1996 bekamen wir die Freigabe für eine Mietwohnung und haben beim nächstmöglichen Angebot die Notwohnung verlassen. Da ich in der Grundschule das Glück hatte, der einzige Russland-Deutscher in meiner Klasse zu sein, ermöglichte mir das eine schnelle, erfolgreiche Integration.

Als ich mit 17 mit der Hauptschule fertig war, begann ich eine Ausbildung als Industriemechatroniker. Um mich beruflich weiterzuentwickeln, begann ich 2010, parallel zur Arbeit, ein Fernstudium als Elektrotechniker im Bereich Prozess- und Automatisierungstechnik. Mein Ziel war es, die Karriereleiter weiter hochzusteigen, dadurch mehr Geld zu verdienen, um mir irgendwann den Traum von einem eigenen Haus und einen dicken Auto erfüllen zu können.

 

 

Vom Glück und den Sorgen Vater zu sein

2011 wurde ich dann zum ersten Mal Vater und war erfüllt voller Freude und Glück. Ab da Begann mein Leben eine ganz neue Wendung zu nehmen. Ich habe mir auch immer wieder Gedanken über die Zukunft gemacht und was ich beruflich noch tun kann, damit mein Einkommen noch etwas steigt. Schließlich wollte ich, meiner Familie ein gutes Leben ermöglichen. Der Gedanke, unseren Sohn frühzeitig in eine Fremdbetreuungsinstitution zu geben, damit auch Belle wieder arbeiten gehen konnte, um zusätzliches Einkommen generieren zu könnten, viel mir sehr schwer. So entschieden wir uns dafür unseren Sohn und auch unsere weiteren Kinder nicht aus der vertrauten Umgebung der Familie zu reizen und sie selbst zu betreuen.
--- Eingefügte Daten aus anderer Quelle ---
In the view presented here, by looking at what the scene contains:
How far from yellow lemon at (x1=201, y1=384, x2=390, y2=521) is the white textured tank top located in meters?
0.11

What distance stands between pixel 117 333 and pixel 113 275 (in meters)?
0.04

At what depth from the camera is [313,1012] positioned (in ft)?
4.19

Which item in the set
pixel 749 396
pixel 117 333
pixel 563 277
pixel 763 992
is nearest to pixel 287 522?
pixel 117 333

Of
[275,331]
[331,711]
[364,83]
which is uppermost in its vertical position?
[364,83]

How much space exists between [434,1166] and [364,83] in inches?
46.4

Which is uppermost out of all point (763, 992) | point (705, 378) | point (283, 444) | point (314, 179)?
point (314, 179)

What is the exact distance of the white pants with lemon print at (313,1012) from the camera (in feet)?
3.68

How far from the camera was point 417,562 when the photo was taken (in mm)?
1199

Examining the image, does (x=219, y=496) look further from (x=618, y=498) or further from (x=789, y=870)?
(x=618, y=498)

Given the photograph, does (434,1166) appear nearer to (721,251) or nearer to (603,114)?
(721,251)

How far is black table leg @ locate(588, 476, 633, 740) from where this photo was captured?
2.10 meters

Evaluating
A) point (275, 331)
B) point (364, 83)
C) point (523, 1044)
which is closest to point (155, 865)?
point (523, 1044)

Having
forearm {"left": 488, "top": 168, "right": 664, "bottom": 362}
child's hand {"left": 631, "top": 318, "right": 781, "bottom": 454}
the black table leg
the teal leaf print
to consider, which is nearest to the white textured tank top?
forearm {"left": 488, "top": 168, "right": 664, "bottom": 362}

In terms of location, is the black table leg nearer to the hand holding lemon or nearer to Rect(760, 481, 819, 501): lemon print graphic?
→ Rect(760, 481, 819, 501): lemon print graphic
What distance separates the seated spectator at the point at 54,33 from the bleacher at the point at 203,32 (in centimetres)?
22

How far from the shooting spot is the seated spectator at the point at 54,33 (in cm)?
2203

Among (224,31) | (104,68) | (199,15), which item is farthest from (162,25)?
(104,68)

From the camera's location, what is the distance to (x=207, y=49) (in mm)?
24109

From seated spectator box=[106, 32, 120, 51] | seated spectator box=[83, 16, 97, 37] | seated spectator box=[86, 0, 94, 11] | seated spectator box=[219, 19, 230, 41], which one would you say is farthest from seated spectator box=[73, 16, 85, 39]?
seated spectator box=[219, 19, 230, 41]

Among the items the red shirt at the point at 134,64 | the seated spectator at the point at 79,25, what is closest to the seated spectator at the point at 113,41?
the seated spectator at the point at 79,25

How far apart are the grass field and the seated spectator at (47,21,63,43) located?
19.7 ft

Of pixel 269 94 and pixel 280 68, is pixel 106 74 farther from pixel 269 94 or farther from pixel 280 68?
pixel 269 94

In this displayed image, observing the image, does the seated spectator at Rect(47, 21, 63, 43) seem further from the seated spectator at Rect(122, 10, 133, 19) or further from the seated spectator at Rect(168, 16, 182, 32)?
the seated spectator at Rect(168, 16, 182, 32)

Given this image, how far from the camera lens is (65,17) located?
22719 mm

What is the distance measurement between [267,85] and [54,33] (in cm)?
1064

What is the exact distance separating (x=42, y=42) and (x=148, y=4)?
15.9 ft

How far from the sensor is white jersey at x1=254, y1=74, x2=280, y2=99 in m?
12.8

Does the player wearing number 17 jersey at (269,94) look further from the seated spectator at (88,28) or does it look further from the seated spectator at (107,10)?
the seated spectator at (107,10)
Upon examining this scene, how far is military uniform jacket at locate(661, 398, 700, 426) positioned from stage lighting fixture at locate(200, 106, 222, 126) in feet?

Ich hatte, im Verhältnis zu vielen anderen Familienvätern das Glück, gute Arbeitsbedingungen zu haben und kam zwischen 2 – 3 Uhr nach Hause. Nichts desto trotz war ich von der Arbeit oft zu ermüdet und gestresst, dass ich mein Vatersein nur noch halbherzig leben konnte. Ich habe mich so auf meine Kinder gefreut und wollte ihnen ein guter, liebevoller Vater sein, der gerne Zeit mit ihnen verbringt und ihnen die Welt zeigt und merkte, dass ich oft garkeine Kraft mehr hatte mich intensiv mit ihnen zu beschäftigen. Ich war, im Gegensatz zu Belle, auch nicht offen für ihre kreativen Spiele, die anschließend oft in langen Aufräumarbeiten endeten. Um es auf den Punkt zu bringen: Ich war einfach zu gestresst, zu angespannt und gleichermaßen zu erschöpft.

Durch Belle, die sich immer mehr mit der Thematik  „glückliche, bedürfnisorientierte und selbstbestimmte Kindheit“ auseinandersetzte, öffneten sich auch für mich neue Horizonte und die Vorstellung einer alternativen Lebensführung manifestierte sich zunehmend in meinen Gedanken. So kam es, dass Belle´s innere positive Überzeugung von einem glücklicheren Leben, mich so sehr mitriss, dass wir 2018 gemeinsam den Schritt wagten, unsere Wohnung auflösten und ins Wohnmobil zogen. Das war der Beginn unserer Reise ins Glück und in ein ortsunabhängiges Leben.

Nach 32 Jahren in „staatlicher Obhut“ war ich nun zum ersten Mal in meinem Leben FREI und wusste im ersten Moment absolut NICHTS mit mir anzufangen. Nach einer lange andauernden Phase der Haltlosigkeit und Überforderung als plötzlicher Fulltime-Familienvater und ohne die gewohnte Tagesstruktur, fühle ich mich heute frei und – im wahrsten Sinne des Wortes – entfesselt.

Ich sehe, wie sehr meine Kinder mich brauchen und ich bin glücklich, in allen Höhen und Tiefen für sie da sein zu können.